Re: dhcpcd runs into timeout while probing offered ip via arp
Roy Marples
Wed Nov 26 10:40:03 2008
On Wed, 2008-11-26 at 09:54 +0100, Jean Wolter wrote:
> It does help - dhcpcd now actually uses the montonic clock provided by
> the underlying kernel. But it does not solve the problem we are
> experiencing.
http://www.uclibc.org/lists/busybox/2007-July/028051.html
uclibc-0.9.28 supports it but uclibc-0.9.27 doesn't.

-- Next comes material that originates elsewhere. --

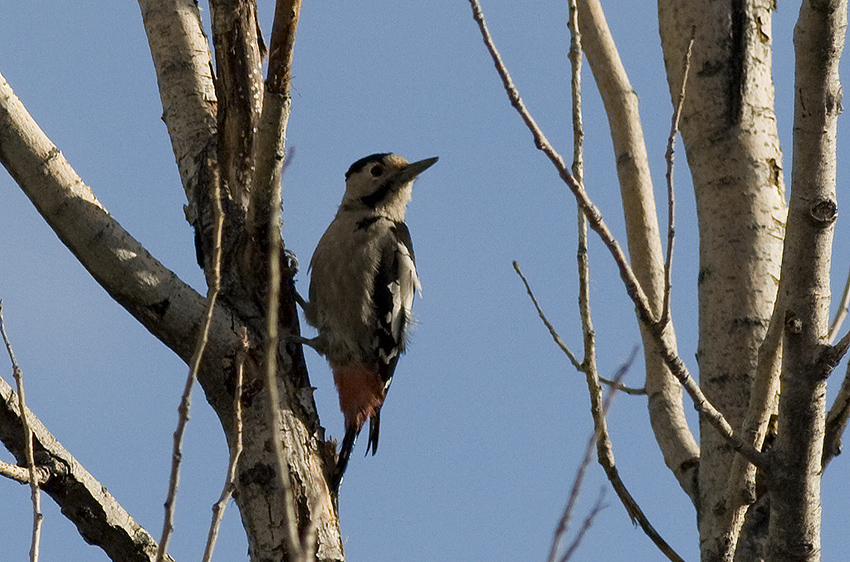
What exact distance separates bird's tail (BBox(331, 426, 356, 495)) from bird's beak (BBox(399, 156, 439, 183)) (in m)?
1.64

So I guess I'd rather that you upgraded to uclibc-0.9.28
> I instrumented dhcpcd a little bit and found the problem. There are
> three timers, "timeout", "exit", and "stop". The arp-probing code uses
> the "timeout"-timer. The following trace shows function names, states
> and used timers (the line numbers are a little bit off due to the
> additional code). The following happens:
>
> - dhcpcd gets an offer
> Tue Nov 25 20:16:57 2008: eth2: offered 192.168.1.33 from 192.168.1.1
> Tue Nov 25 20:16:57 2008: eth2: handle_timeout:1162 - state STATE_PROBING
>
> - dhcpcd starts probing the ip address via arp, it uses the timer
> "timeout" for it
> Tue Nov 25 20:16:58 2008: eth2: checking 192.168.1.33 is available on attached networks
> Tue Nov 25 20:16:58 2008: eth2: sending ARP probe (1 of 3), next in 1.30 seconds
> Tue Nov 25 20:16:58 2008: eth2: wait_for_fd:792 - state STATE_PROBING
> Tue Nov 25 20:16:58 2008: eth2: get_lowest_timer:777 - state STATE_PROBING
> Tue Nov 25 20:16:58 2008: eth2: get_lowest_timer: lowest timer: timeout (1.30 seconds)

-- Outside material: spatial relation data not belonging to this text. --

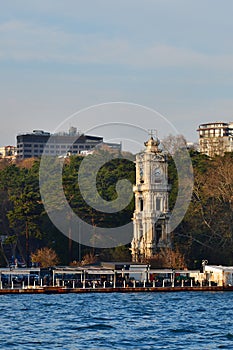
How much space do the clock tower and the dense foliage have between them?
1.81 m

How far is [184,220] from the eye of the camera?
127312 mm

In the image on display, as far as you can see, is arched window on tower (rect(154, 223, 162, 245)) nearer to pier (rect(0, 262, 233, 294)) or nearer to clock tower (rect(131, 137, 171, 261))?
clock tower (rect(131, 137, 171, 261))

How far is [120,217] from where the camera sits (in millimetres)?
131750

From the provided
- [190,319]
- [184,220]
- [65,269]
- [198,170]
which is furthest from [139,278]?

> Tue Nov 25 20:16:58 2008: eth2: wait_for_fd:798 - state STATE_PROBING
> Tue Nov 25 20:16:58 2008: eth2: polling for 1299 milli seconds
>
> - while waiting for an arp reply or a timeout the netlink fd
> becomes ready, handle_link() ist invoked
> Tue Nov 25 20:16:58 2008: eth2: handle_link:1768 - state STATE_PROBING
>
> - handle_link() resets the timer "timeout" unconditionally
> Tue Nov 25 20:16:58 2008: eth2: resetting timeout
>
> handle_link(struct if_state *state)
> {
> int retval;
>
> retval = link_changed(state->interface);
> if (retval == -1) {
> logger(LOG_ERR, "link_changed: %s", strerror(errno));
> return -1;
> }
> if (retval == 0)
> return 0;
>
> logger(LOG_WARNING, "resetting timeout");
> timerclear(&state->timeout);
> ...
>
> - handle_link() does not detect anything interesting, it enters the
> default branch of the switch statement, state->carrier is 1
> (LINK_UP), so it simply leaves the function
>
> Tue Nov 25 20:16:58 2008: eth2: carrier_status default, state->carrier==1
>
> - now the next timer is the "exit"-timer and dhcpcd times out after
> 40s without leaving the PROBING state and therefore terminates
>
> Tue Nov 25 20:16:58 2008: eth2: wait_for_fd:792 - state STATE_PROBING
> Tue Nov 25 20:16:58 2008: eth2: get_lowest_timer:777 - state STATE_PROBING
> Tue Nov 25 20:16:58 2008: eth2: get_lowest_timer: lowest timer: exit (40.00 seconds)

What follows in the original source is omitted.